Pizzica e tarantella, la suggestione danzata di Umana

(ANSA) – ROMA, 07 DIC – Una suggestione danzata sui suoni e
sui movimenti che nelle culture del Mediterraneo esprimono e
danno significato ai diversi aspetti della vita dell’uomo. Si
presenta così Umana, lo spettacolo di danza in scena il 10
dicembre a Roma al Teatro Greco con la direzione e la
coreografia di Andrea De Siena e gli arrangiamenti di Walter
Laureti in collaborazione con la Scuola di Pizzica di San Vito e
lo Studio Catalea.
    Il rapporto con il divino, il canto di protesta, l’amore, la
ricerca di nuove strade sono i temi che si susseguono attraverso
quattro quadri scenici, che vedono alternarsi oltre 20
danzatori. Le coreografie e le musiche originali, frutto della
sperimentazione e ricerca degli autori, sono state create
ispirandosi al vasto patrimonio coreutico e sonoro delle culture
tradizionali del Mediterraneo e del sud Italia (le tarantelle,
le tammurriate, la pizzica, le sonorità del Medio Oriente),
sviluppato e arrangiato seguendo modalità interpretative al di
fuori della tradizione stessa. Attraverso l’utilizzo originale
di questo materiale coreutico-musicale ci si è lasciati condurre
dalla magia dell’incontro con altri stili e altri repertori come
la musica elettronica e la contact improvisation.

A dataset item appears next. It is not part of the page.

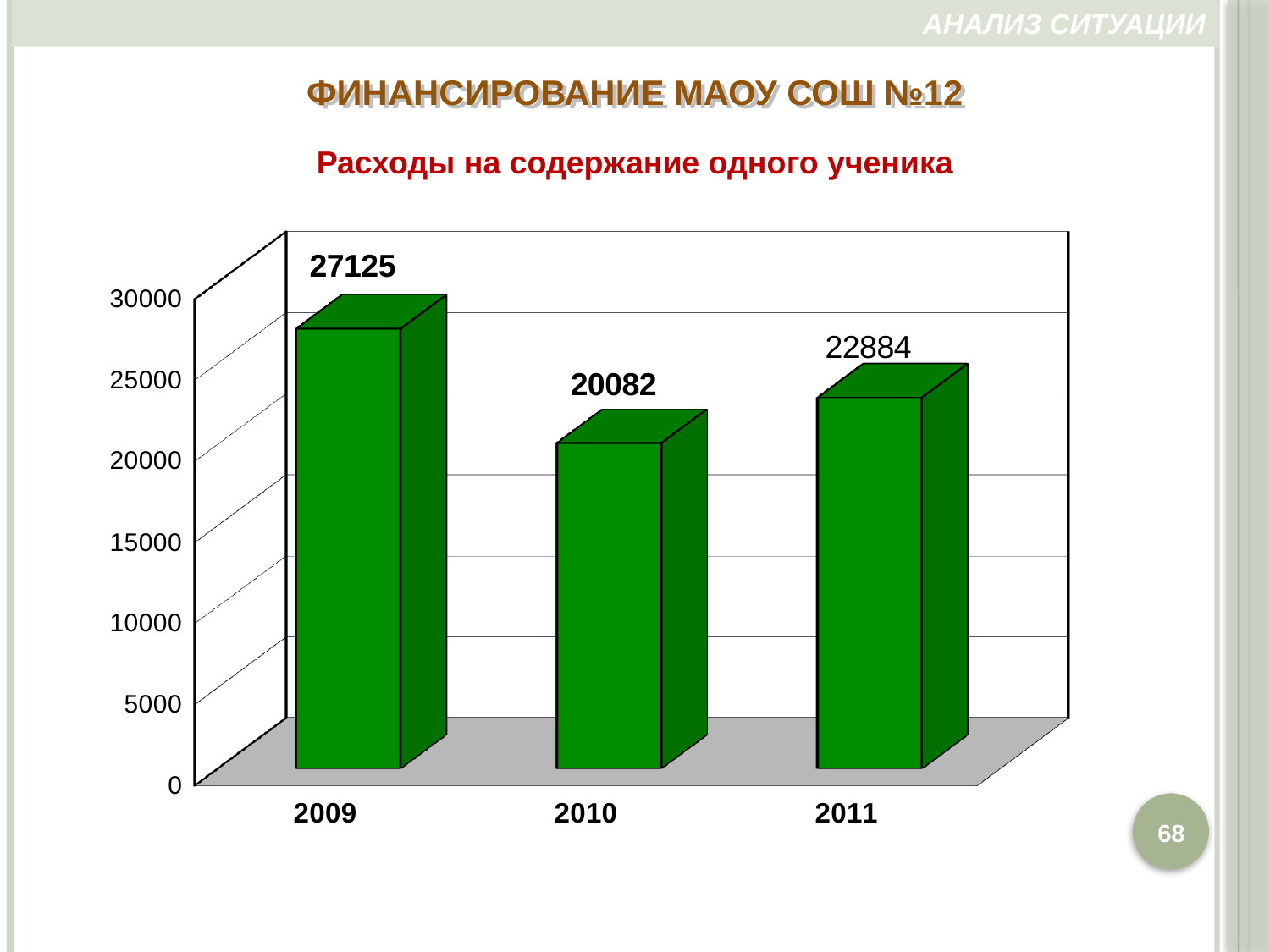
What is the value for 2009? 27125 What kind of chart is shown on the slide? bar chart Which year has the lowest value? 2010 What is the subtitle of the chart shown in red? Расходы на содержание одного ученика What is the difference between the values for 2011 and 2010? 2802 What is the value for 2010? 20082 What is the difference between the values for 2009 and 2010? 7043 Which is larger, the value for 2011 or the value for 2010? 2011 Is the value for 2009 greater or less than 25000? greater What is the value for 2011? 22884 How many years are shown on the x axis? 3 Which year has the highest value? 2009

    Andrea De Siena, danzatore di pizzica e coreografo, sarà
accompagnato da Giulia Pesole, Laura Esposito, Ludovica Morleo e
dai danzatori del laboratorio coreografico da lui diretto. A
completare il quadro degli artisti ci saranno gli ospiti
provenienti dal mondo della danza tradizionale Fabrizio Nigro,
Mina Vita e Veronica Calati e i danzatori contemporanei
Priscilla Pizziol ed Edoardo Sgambato. Le musiche, arrangiate
da Walter Laureti, produttore e sound designer, che si esibirà
con Live electronics, pianoforte e sintetizzatori, sono
arricchite dai tamburi a cornice di Vincenzo Gagliani, dalle
voci e dalle chitarre di Fabrizio Piepoli e di Davide Ambrogio,
artisti tra i più noti della world music in Italia. Lo
spettacolo si avvale dell’esperienza diretta di ogni interprete
in scena, del dialogo fecondo tra artisti, generazioni e visioni
sui repertori coreutico-musicali in Italia, i cui elementi
vengono consapevolmente trasformati. (ANSA).